Kelmar's father was head of the palace guards at a minor baron's keep. It was a good living, steady and reliable, and he was determined that his son would follow in his footsteps. Kelmar had other plans.
His father trained him for years in the simple, reliable style of swordplay he knew best. Kelmar hated it. Whenever adventurers passed through, he begged them to show off their weapon skills for him, and he tried to replicate their stunts in practice bouts with his father, who had little patience for flashy tricks and easily countered his son's clumsy efforts. When Kelmar was 14, he stopped using these showy moves against his father, and seemed to settle down into the same steady, reliable, boring style his father believed in. Secretly, though, he was practicing every trick and maneuver he'd seen, at first with a simple stick, and then with an old rusty rapier he snuck out of the baron's armory.
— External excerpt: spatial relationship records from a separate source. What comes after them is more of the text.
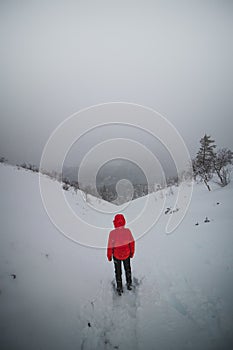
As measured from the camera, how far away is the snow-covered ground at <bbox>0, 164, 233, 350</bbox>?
11.6 ft

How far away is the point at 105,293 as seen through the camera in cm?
493

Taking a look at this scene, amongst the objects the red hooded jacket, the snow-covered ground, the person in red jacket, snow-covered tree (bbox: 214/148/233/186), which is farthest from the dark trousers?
snow-covered tree (bbox: 214/148/233/186)

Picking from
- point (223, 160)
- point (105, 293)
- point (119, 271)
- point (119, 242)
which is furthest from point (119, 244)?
point (223, 160)

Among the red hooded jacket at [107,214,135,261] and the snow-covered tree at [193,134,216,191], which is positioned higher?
the snow-covered tree at [193,134,216,191]

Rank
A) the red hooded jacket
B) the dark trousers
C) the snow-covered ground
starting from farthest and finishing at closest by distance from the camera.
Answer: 1. the dark trousers
2. the red hooded jacket
3. the snow-covered ground

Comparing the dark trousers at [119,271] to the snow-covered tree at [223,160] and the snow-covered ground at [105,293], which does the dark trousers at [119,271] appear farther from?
the snow-covered tree at [223,160]

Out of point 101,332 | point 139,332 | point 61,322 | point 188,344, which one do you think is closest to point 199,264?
point 188,344

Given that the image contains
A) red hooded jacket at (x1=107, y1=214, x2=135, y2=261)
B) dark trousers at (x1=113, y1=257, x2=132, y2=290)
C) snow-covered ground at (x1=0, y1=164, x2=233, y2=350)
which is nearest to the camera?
snow-covered ground at (x1=0, y1=164, x2=233, y2=350)

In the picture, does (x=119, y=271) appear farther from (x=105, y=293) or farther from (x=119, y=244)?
(x=105, y=293)

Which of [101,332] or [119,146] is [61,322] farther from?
[119,146]

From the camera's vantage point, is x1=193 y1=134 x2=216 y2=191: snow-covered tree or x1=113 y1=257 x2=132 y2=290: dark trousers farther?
x1=193 y1=134 x2=216 y2=191: snow-covered tree

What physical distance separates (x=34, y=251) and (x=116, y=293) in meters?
2.93

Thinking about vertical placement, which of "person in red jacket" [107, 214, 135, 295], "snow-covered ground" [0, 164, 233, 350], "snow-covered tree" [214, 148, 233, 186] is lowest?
"snow-covered ground" [0, 164, 233, 350]

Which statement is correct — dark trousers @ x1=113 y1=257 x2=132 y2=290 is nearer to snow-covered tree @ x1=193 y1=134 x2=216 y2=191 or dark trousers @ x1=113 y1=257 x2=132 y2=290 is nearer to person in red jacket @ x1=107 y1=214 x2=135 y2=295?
person in red jacket @ x1=107 y1=214 x2=135 y2=295
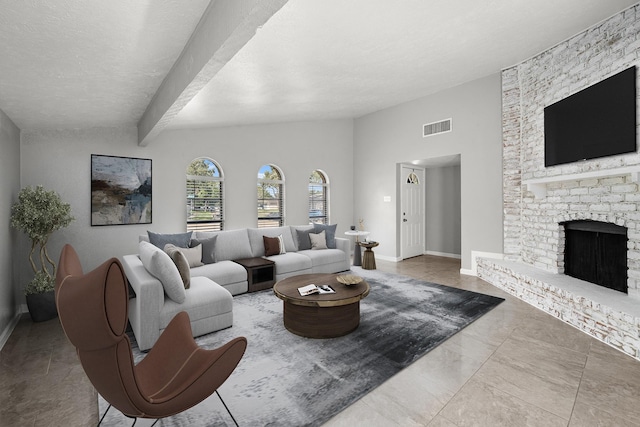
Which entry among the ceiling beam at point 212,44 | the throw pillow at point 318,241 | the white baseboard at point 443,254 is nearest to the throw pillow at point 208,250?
the throw pillow at point 318,241

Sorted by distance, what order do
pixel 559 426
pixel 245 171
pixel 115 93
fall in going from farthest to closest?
pixel 245 171, pixel 115 93, pixel 559 426

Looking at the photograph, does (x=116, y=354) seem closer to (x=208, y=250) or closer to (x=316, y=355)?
(x=316, y=355)

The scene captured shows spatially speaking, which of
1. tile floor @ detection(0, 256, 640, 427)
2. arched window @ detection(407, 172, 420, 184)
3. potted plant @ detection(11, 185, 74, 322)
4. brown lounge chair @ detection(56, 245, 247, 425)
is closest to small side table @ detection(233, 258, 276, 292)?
tile floor @ detection(0, 256, 640, 427)

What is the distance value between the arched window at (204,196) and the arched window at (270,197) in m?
0.87

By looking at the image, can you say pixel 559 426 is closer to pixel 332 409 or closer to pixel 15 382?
pixel 332 409

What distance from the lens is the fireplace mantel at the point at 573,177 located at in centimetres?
315

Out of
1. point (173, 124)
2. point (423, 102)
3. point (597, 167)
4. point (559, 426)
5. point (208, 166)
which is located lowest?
point (559, 426)

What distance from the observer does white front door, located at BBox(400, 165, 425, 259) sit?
731cm

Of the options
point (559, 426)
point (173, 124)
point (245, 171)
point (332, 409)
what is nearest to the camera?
point (559, 426)

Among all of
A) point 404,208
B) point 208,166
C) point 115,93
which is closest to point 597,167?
point 404,208

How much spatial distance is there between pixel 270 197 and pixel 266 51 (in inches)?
145

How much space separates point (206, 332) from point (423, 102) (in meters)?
5.89

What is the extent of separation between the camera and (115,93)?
312cm

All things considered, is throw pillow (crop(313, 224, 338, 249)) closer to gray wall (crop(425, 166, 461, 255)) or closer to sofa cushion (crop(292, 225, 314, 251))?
sofa cushion (crop(292, 225, 314, 251))
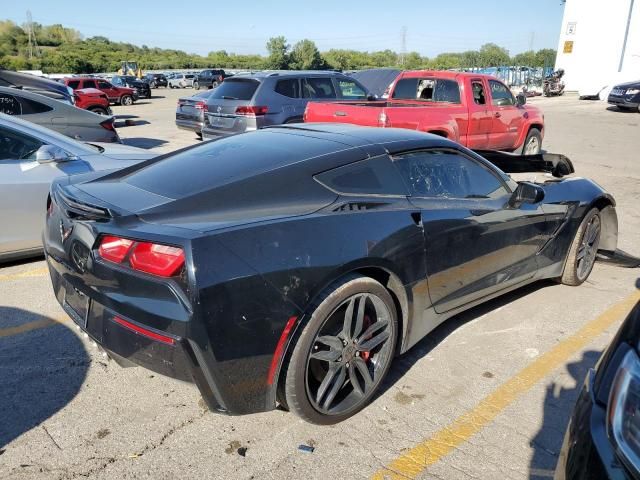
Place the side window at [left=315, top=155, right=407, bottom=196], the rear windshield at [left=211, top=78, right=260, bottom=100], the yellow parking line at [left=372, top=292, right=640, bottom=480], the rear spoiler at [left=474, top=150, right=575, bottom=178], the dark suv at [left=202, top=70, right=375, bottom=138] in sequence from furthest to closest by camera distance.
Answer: the rear windshield at [left=211, top=78, right=260, bottom=100], the dark suv at [left=202, top=70, right=375, bottom=138], the rear spoiler at [left=474, top=150, right=575, bottom=178], the side window at [left=315, top=155, right=407, bottom=196], the yellow parking line at [left=372, top=292, right=640, bottom=480]

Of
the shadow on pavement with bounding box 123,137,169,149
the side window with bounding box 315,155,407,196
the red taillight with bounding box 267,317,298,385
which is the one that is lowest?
the shadow on pavement with bounding box 123,137,169,149

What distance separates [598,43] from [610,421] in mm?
39506

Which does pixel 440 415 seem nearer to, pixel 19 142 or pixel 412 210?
pixel 412 210

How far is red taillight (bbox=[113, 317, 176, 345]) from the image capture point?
2270 mm

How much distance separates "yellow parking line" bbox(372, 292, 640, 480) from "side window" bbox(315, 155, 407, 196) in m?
1.31

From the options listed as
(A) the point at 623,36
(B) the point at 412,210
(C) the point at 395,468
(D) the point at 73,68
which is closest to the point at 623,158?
(B) the point at 412,210

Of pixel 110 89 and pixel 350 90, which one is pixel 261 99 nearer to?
pixel 350 90

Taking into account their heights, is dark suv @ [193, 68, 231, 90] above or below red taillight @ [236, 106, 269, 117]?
below

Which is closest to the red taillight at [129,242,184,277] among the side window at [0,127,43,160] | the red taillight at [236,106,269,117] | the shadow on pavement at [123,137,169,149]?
the side window at [0,127,43,160]

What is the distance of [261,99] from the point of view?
1030cm

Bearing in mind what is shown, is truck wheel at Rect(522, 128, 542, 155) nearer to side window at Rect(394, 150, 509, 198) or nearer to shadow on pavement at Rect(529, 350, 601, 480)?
side window at Rect(394, 150, 509, 198)

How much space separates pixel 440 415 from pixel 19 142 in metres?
4.28

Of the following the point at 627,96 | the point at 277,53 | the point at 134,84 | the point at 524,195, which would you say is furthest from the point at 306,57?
the point at 524,195

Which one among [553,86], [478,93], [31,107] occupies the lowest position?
[553,86]
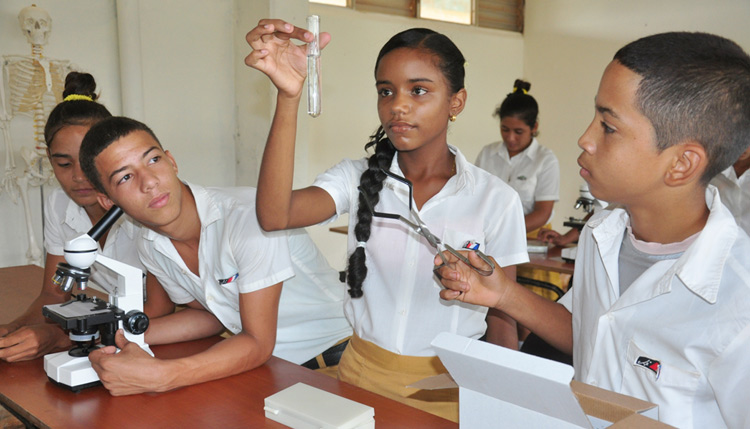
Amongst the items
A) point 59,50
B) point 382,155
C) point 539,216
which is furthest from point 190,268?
point 59,50

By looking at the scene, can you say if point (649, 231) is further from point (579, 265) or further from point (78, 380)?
point (78, 380)

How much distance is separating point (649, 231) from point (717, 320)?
0.28 meters

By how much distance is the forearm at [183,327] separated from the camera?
6.27ft

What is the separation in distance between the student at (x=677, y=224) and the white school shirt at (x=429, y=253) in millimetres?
478

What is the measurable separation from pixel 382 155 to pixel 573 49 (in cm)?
567

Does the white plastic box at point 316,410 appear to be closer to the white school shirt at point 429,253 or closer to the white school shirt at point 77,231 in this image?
the white school shirt at point 429,253

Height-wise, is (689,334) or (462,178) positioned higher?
A: (462,178)

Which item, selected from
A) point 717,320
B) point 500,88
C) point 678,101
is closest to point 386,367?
point 717,320

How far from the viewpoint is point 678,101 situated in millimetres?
1281

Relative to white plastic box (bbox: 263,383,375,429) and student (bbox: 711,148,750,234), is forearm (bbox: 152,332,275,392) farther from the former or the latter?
student (bbox: 711,148,750,234)

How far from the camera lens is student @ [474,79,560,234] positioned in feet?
14.6

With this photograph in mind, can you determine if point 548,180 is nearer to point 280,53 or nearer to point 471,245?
point 471,245

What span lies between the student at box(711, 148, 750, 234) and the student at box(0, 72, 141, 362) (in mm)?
2381

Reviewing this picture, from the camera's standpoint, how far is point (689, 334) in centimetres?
127
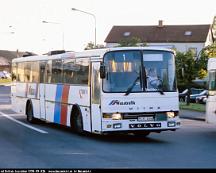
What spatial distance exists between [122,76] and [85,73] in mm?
1917

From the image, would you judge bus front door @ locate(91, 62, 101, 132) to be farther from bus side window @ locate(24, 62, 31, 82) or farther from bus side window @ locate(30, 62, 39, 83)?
bus side window @ locate(24, 62, 31, 82)

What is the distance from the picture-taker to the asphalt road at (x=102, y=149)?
1252cm

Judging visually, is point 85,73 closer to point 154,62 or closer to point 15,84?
point 154,62

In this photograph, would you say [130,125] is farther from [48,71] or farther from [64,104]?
[48,71]

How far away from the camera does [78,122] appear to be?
18.8m

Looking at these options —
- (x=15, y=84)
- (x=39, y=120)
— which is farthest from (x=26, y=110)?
(x=15, y=84)

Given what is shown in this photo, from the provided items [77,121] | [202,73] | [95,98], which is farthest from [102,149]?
[202,73]

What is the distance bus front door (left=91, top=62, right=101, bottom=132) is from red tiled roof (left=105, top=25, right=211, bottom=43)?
92381mm

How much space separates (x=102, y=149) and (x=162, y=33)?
3864 inches

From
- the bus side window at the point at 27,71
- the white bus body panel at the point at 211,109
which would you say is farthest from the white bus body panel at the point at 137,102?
the bus side window at the point at 27,71

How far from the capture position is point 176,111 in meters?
17.3

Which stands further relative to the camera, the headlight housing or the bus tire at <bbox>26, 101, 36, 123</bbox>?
the bus tire at <bbox>26, 101, 36, 123</bbox>

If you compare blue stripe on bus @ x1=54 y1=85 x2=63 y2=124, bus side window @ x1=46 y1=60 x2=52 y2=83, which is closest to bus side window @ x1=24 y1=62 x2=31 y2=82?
bus side window @ x1=46 y1=60 x2=52 y2=83

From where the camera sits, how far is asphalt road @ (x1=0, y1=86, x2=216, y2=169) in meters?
12.5
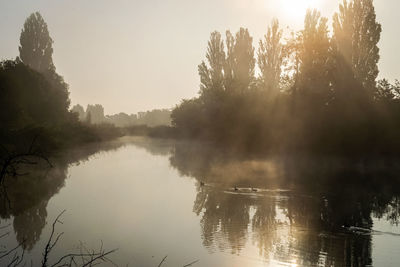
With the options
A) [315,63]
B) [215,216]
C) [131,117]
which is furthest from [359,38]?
[131,117]

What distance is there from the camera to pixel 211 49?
58.0 m

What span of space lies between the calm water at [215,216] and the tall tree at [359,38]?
12195 millimetres

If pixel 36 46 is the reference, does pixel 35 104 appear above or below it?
below

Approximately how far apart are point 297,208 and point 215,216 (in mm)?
3188

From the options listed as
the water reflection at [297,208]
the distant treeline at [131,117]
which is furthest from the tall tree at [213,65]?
the distant treeline at [131,117]

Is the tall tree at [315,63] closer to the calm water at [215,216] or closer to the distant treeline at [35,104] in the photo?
the calm water at [215,216]

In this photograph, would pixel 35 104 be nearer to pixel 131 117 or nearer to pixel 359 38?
pixel 359 38

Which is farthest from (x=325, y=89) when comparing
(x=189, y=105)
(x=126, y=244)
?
(x=189, y=105)

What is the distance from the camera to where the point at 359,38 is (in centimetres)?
3519

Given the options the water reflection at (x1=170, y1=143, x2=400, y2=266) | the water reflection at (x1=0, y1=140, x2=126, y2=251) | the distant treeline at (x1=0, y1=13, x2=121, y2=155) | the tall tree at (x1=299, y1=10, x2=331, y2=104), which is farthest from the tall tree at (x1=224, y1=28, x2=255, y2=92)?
the water reflection at (x1=0, y1=140, x2=126, y2=251)

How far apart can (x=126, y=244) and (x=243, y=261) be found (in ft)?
8.88

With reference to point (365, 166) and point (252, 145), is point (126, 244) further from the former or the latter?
point (252, 145)

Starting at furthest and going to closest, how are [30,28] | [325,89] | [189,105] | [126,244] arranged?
[189,105]
[30,28]
[325,89]
[126,244]

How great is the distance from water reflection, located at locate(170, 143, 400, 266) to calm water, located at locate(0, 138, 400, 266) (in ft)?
0.10
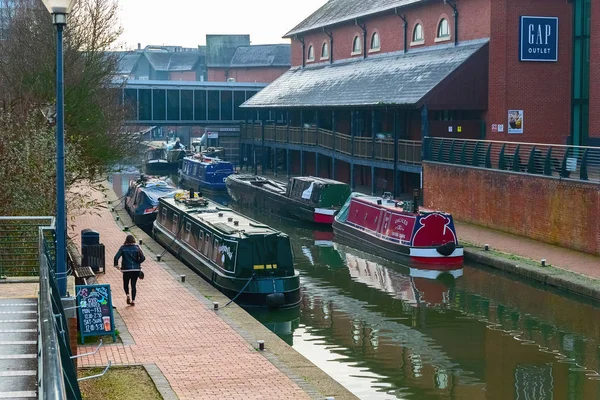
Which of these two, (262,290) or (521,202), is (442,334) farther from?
(521,202)

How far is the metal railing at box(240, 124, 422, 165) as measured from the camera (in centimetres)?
3616

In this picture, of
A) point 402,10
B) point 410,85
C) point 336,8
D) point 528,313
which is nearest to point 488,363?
point 528,313

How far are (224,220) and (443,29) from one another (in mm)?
18516

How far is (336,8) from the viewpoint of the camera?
52.4 m

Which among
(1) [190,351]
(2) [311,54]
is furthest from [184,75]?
(1) [190,351]

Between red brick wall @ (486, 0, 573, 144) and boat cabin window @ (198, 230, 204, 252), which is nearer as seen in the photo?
boat cabin window @ (198, 230, 204, 252)

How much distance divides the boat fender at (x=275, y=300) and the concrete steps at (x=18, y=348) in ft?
28.3

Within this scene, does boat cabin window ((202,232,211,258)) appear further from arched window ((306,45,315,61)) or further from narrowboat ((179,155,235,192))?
arched window ((306,45,315,61))

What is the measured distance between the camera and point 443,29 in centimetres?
3875

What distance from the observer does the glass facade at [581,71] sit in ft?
114

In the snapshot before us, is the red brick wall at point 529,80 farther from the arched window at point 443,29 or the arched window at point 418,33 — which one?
the arched window at point 418,33

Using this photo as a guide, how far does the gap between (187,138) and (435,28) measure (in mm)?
64941

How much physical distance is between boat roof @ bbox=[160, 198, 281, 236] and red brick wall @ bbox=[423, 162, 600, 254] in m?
8.17

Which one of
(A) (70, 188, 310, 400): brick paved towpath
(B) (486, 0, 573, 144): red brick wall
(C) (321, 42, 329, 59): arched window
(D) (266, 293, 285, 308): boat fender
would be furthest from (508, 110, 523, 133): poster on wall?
(C) (321, 42, 329, 59): arched window
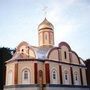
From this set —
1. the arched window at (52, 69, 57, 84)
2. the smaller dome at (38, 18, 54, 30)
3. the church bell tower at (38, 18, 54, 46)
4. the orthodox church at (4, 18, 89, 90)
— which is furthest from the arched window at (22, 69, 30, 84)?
the smaller dome at (38, 18, 54, 30)

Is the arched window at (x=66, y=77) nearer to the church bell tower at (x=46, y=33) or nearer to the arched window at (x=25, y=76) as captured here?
the church bell tower at (x=46, y=33)

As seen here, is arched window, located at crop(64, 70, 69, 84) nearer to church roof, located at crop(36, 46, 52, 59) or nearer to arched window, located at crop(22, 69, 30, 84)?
church roof, located at crop(36, 46, 52, 59)

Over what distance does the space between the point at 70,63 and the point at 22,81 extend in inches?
326

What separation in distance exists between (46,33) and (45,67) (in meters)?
6.82

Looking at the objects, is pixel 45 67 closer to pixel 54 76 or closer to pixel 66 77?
pixel 54 76

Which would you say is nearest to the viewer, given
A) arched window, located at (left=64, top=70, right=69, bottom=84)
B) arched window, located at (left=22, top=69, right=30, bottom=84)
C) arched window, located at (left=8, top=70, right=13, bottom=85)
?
arched window, located at (left=22, top=69, right=30, bottom=84)

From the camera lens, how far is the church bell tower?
34719 mm

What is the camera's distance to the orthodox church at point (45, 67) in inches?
1153

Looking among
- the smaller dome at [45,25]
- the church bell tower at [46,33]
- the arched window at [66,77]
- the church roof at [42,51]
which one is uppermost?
the smaller dome at [45,25]

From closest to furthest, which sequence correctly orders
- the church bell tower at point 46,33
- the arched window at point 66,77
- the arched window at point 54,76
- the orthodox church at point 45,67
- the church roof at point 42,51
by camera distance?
the orthodox church at point 45,67 < the arched window at point 54,76 < the church roof at point 42,51 < the arched window at point 66,77 < the church bell tower at point 46,33

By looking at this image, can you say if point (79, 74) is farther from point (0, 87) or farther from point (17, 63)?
point (0, 87)

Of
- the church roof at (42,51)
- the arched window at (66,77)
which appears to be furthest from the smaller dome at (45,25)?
the arched window at (66,77)

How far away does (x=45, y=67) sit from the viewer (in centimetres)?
3022

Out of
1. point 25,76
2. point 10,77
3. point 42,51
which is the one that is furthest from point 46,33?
point 10,77
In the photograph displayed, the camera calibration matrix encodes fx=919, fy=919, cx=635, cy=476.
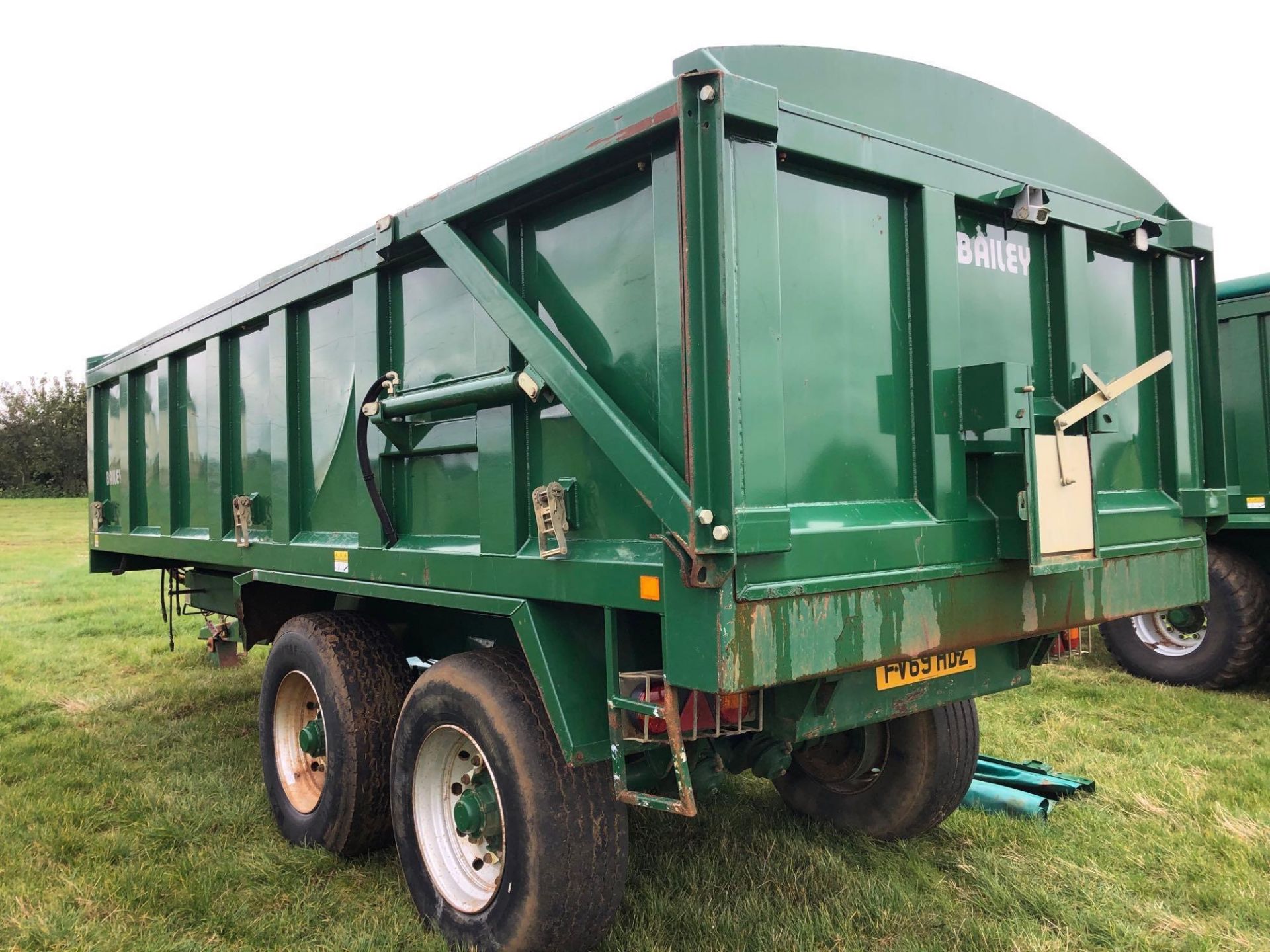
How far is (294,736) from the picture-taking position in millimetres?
4391

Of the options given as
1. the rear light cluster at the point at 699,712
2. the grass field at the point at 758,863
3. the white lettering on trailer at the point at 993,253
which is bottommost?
the grass field at the point at 758,863

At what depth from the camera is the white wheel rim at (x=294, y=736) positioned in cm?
431

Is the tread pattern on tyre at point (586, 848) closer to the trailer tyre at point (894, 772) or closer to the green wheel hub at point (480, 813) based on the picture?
the green wheel hub at point (480, 813)

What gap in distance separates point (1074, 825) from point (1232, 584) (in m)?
3.55

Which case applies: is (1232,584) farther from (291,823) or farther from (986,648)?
(291,823)

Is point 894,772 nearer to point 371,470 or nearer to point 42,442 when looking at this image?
point 371,470

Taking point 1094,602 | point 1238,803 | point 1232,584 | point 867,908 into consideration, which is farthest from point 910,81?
point 1232,584

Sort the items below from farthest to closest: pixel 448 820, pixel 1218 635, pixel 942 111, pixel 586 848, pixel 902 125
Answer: pixel 1218 635 < pixel 448 820 < pixel 942 111 < pixel 902 125 < pixel 586 848

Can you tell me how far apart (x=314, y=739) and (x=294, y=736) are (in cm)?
35

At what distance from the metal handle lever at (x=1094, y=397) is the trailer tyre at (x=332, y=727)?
2.76m

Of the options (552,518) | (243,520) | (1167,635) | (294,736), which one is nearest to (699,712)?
(552,518)

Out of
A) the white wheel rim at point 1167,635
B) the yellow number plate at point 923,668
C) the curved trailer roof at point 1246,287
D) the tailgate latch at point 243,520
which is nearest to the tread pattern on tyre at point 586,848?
the yellow number plate at point 923,668

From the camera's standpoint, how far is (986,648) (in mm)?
3324

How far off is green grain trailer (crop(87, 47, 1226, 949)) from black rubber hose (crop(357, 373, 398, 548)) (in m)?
0.01
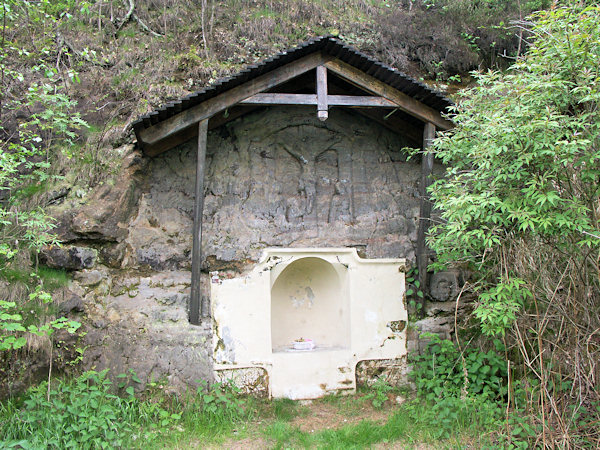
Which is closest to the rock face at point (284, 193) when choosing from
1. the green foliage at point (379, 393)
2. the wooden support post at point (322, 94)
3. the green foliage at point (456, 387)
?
the wooden support post at point (322, 94)

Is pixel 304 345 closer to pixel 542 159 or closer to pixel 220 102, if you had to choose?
pixel 220 102

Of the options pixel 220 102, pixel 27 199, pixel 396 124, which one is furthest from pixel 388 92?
pixel 27 199

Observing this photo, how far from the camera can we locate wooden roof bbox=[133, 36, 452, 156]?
627cm

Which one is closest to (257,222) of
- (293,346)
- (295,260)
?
(295,260)

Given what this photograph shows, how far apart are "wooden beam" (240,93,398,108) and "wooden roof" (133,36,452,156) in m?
0.06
On his sixteenth birthday, his father presented him with his first sword, in front of the baron: a simple, plain, heavy guard's sword. Kelmar made an audacious wager with the baron: if he could beat his father four bouts out of five, with the sword of his choice from the armory, he could keep it. He chose the baron's finest rapier, and proceeded to disarm his father six times in a row, in six different ways. The baron laughed until tears ran down his cheeks, and honored the wager. He offered Kelmar a position in his personal guard, and Kelmar didn't exactly refuse, but asked to travel first and see a bit of the world before taking up his post.
His first few adventures taught him two things. First, that real life was much more frightening and much more dangerous than he had ever realized. Second, that with a bold heart and a sense of flair, nobody could see that he was afraid—in fact, after his first couple of fights, he didn't even realize it himself.